Semanário 160
Como separar o EU-Escritor do EU-Leitor?
Os leitores que nunca tiveram pretensões de escrever um livro, conseguem ler um livro e vê-lo de forma crítica. Talvez até vejam mais que um escritor que leia o trabalho de outro. Será que o leitor e o escritor/leitor lêem o mesmo livro de forma totalmente diferente?
Acredito que sim, pois enquanto que o leitor procura no livro o que gosta e o que não gosta, o leitor/escritor procura no mesmo livro o que funciona e o que não funciona, de forma a usar isso como um quase estudo para quando passa de leitor a escritor.
Esta impossibilidade de separar os dois é extremamente interessante e enriquecedora em determinadas fases da escrita, no entanto também há o revés da moeda: Quando lê os seus livros, o autor não consegue separar o Eu-Leitor do EU-escrito e desta forma não consegue ver erros que para os outros são óbvios e por vezes nem mesmo consegue ver o que de melhor tem o seu manuscrito por ser incapaz de desligar o Eu-Escritor.
Por mais que tente fazê-lo (desligar o Eu-Escritor quando estou a ler os meus manuscritos e preciso de me sentir como um leitor), nunca consigo. Claro que há coisas que saltam à vista e são impossíveis de ignorar, mas depois existem outras coisas que, quando mais tarde nos são apontadas, só conseguimos pensar “Como é que eu não vi isto?”.
Na semana que passou li textos de três escritoras, na condição de beta-reader (ler o manuscrito antes de ser enviado para editoras e dar opiniões/conselhos) e percebi, talvez mais do que nunca, que o que fiz para elas não consigo fazer para mim mesma. De tal forma que, quando estava a apontar alguns erros ao trabalho dessas escritoras, dei por mim a ter consciência que eu própria havia cometido alguns dos mesmos erros e isso nunca me tinha parecido mal, simplesmente porque não consigo ler o que escrevo com os olhos tão críticos.
Será que mais alguém sente o mesmo?
*ENGLISH*
Weekly 160
How to separate the I-Writer and the I-Reader?
Readers who never had any will to write a book can read one and see it with critique eyes. Maybe they can even see more than a writer who reads someone else’s work. Is it possible that the reader and the reader/writer can read the same book in a completely different way?
I believe so, because while the reader looks for what he likes and doesn’t like in a book, the reader/writer searches, in that same book, for what works and what doesn’t, so that he may use that as an almost study for when he himself works as a writer.
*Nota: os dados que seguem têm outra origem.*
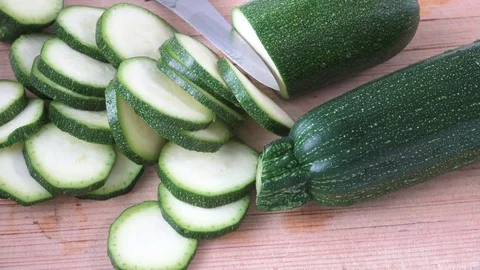 Cut zucchini on chopping board for cooking Stock Footage 80340737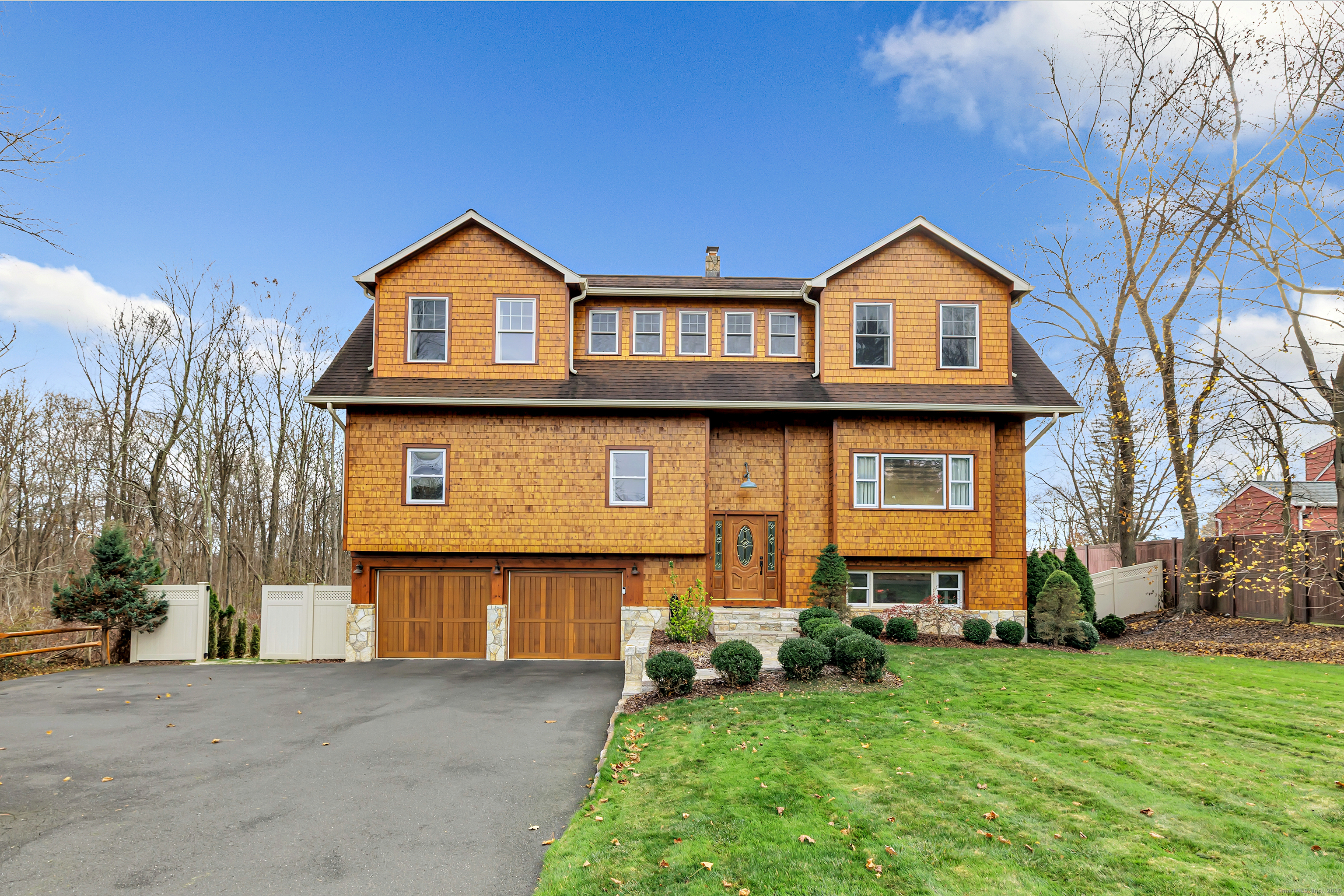3 Great Meadow Road Danbury, CT 06811 - Photo 2 of 40 a front view of a house with garden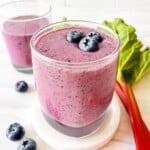 rhubarb smoothie in two glasses next to rhubarb stems and blueberries.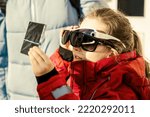 Small photo of Kid watching solar eclipse with glass dark filter and several sunglasses, funny little girl looking eclipse of sun. Child viewing eclipse in sky. Concept of people, weather, science and space.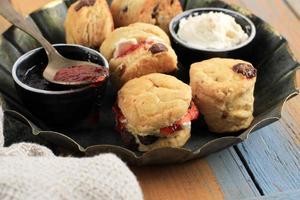 British Scones with Clotted Cream and Strawberry Jam for Afternoon Tea Time photo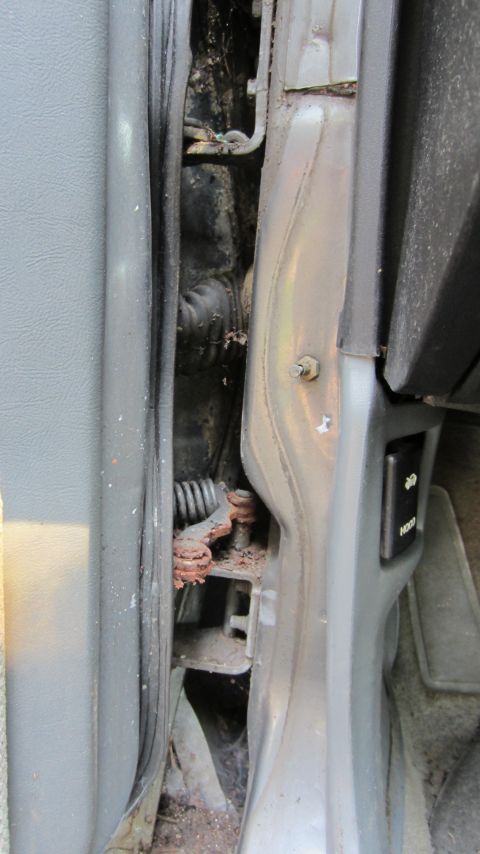 1987 Pontiac Firebird - Close-up view of the door jamb and hinge assembly on a vehicle.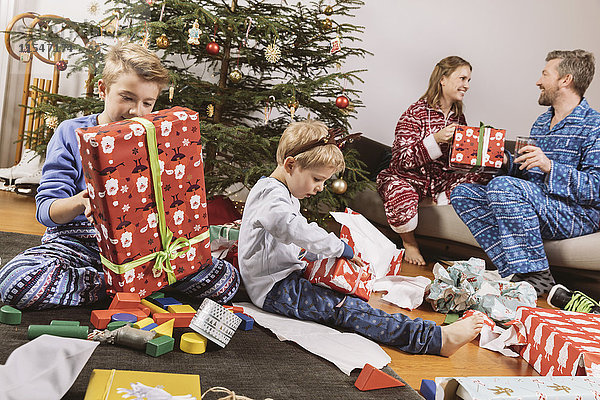 Kleiner Junge beim Auspacken eines Weihnachtsgeschenks  Eltern sitzen auf der Couch im Hintergrund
This inability to separate the two (reader and writer) is extremely interesting and enriching in certain phases of the writing process, yet here’s also the other side of the story. When reading his own books the author is unable to separate the I-Reader from the I-Writer and by doing so he doesn’t see the mistakes that are very obvious for other people, and sometimes he can’t even discern what his manuscript does best and worst because he is unable to turn the I-Writer off.
No matter how much I try to do this (turn off the I-Writer off when I’m reading my writings and I need to feel like a reader), I never can. Of course some things just jump out and are impossible to ignore, but there are other things that are later pointed out to us and we think (How did I miss this?”.
Last week I read the texts of three writers, as a beta-reader (reading other peoples manuscripts to give advices/opinions, before they are sent to editors) and I realized, maybe more than ever, that what I did for them I’m unable to do for myself. That is so true that while I was pointing out other people’s ‘mistakes’ I suddenly realized I myself had made those same mistakes and never realized it, simply because I can’t read what I write with such criticizing eyes.
Does anyone else feel the same?
And because I couldn’t simply take time to work on other peoples writing, I wrote two short-stories: one about books, to submit to Fénix fanzine, after a revision; another on Dragons, that I think I’ll submit to the Terrir Classic Monsters anthology, and this one is related to “Dragons and their Sacrifices”, which I still have to revise (the short story and the novel).
As you may guess, last week was productive and on top of that there was another writer’s meeting (nanoninjas) that took place on the 12th, in Oporto and it was a lot of fun.